Provided passage »

Drafting an employee termination letter. Filling out an employee termination form. Writing up a disciplinary letter for the file. How confident are you that your supervisors can execute these tasks correctly?

New research from Business 21 Publishing suggests that only 20% of HR executives surveyed are confident that supervisors at their company know exactly how to document employee terminations and thereby avoid wrongful employee termination lawsuits.

It could be a misplaced employee termination letter or an incorrectly filled out employee termination form. A minor error, but it could make a big difference when you get sued for wrongful employee termination.

Here are some of the key reasons managers and supervisors don't document, and what you can do about it:

1. It-can't-happen-here syndrome. Safety managers deal with this every day when they see workers who think they can skirt safety regs without getting hurt. One often-used tactic is to scare them into compliance with vivid examples of how others got hurt or killed. No one dies when a manager fails to document a firing, but anybody who's ever been through a wrongful employee termination lawsuit knows how ugly, demoralizing and distracting the process can be. Remind your managers of that. Show them examples of how companies just like yours got hit with crippling lawsuits. Keep the emphasis on how lawsuits don't just happen when you DO something wrong; they happen when you DON'T do something right -- like clearly documenting an employee's deteriorating performance.

Jobs »
1) Please reproduce the passage on termination documentation word for word, starting at "New research from" and ending at "employee termination lawsuits.".
2) According to the passage on termination documentation, what percentage of the HR executives surveyed are confident that their supervisors know exactly how to document employee terminations?
Work from the passage on termination documentation alone.

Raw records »
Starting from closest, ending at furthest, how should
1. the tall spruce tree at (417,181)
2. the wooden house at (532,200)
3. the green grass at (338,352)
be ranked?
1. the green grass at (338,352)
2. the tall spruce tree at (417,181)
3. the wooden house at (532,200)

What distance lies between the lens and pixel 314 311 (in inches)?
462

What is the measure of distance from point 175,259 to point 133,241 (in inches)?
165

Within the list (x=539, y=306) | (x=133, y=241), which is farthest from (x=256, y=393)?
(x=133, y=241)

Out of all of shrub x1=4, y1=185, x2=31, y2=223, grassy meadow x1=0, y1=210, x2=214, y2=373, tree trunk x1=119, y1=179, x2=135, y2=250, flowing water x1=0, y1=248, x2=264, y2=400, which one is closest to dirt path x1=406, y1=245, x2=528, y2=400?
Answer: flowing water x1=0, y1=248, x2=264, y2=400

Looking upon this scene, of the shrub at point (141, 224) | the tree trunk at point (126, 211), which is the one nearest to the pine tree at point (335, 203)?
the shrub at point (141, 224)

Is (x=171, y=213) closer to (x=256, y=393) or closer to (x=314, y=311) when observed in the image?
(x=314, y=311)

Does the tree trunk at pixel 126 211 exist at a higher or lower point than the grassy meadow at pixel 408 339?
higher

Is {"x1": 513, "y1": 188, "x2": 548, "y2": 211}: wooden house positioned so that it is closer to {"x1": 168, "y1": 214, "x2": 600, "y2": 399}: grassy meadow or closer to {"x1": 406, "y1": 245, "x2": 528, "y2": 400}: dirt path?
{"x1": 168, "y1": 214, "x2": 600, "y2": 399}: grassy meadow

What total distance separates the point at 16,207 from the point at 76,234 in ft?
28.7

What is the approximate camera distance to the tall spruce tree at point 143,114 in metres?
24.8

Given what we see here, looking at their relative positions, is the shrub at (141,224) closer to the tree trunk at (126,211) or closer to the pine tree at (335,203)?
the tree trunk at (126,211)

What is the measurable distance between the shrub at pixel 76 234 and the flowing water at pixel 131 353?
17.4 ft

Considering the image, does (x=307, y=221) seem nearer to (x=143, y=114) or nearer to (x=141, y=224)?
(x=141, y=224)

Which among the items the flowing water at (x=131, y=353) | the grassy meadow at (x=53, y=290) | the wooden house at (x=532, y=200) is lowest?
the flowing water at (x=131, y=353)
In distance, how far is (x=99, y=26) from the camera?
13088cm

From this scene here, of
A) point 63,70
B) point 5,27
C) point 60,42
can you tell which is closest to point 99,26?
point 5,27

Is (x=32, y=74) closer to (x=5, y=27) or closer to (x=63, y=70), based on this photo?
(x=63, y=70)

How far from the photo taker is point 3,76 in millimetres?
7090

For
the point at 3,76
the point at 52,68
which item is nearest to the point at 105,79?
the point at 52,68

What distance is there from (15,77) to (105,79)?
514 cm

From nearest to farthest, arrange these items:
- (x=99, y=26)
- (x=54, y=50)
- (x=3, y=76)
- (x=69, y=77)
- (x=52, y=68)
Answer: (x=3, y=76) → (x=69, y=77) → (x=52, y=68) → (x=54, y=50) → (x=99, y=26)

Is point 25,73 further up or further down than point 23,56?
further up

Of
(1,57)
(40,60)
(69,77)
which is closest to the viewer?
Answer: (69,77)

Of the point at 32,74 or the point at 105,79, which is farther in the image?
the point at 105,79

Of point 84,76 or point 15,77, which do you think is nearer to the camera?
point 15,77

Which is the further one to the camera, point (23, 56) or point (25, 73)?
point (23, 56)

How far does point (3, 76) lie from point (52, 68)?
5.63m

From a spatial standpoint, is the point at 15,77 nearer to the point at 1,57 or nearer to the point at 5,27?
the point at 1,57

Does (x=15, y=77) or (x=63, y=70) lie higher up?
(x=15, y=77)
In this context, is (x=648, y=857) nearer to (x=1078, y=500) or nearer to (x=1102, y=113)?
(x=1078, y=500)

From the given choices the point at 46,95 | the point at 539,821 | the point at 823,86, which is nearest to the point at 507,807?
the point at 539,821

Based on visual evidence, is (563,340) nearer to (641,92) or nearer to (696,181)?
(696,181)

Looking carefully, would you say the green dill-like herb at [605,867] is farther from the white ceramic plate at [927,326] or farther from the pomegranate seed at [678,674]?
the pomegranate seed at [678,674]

The results »
1)
New research from Business 21 Publishing suggests that only 20% of HR executives surveyed are confident that supervisors at their company know exactly how to document employee terminations and thereby avoid wrongful employee termination lawsuits.

2) 20%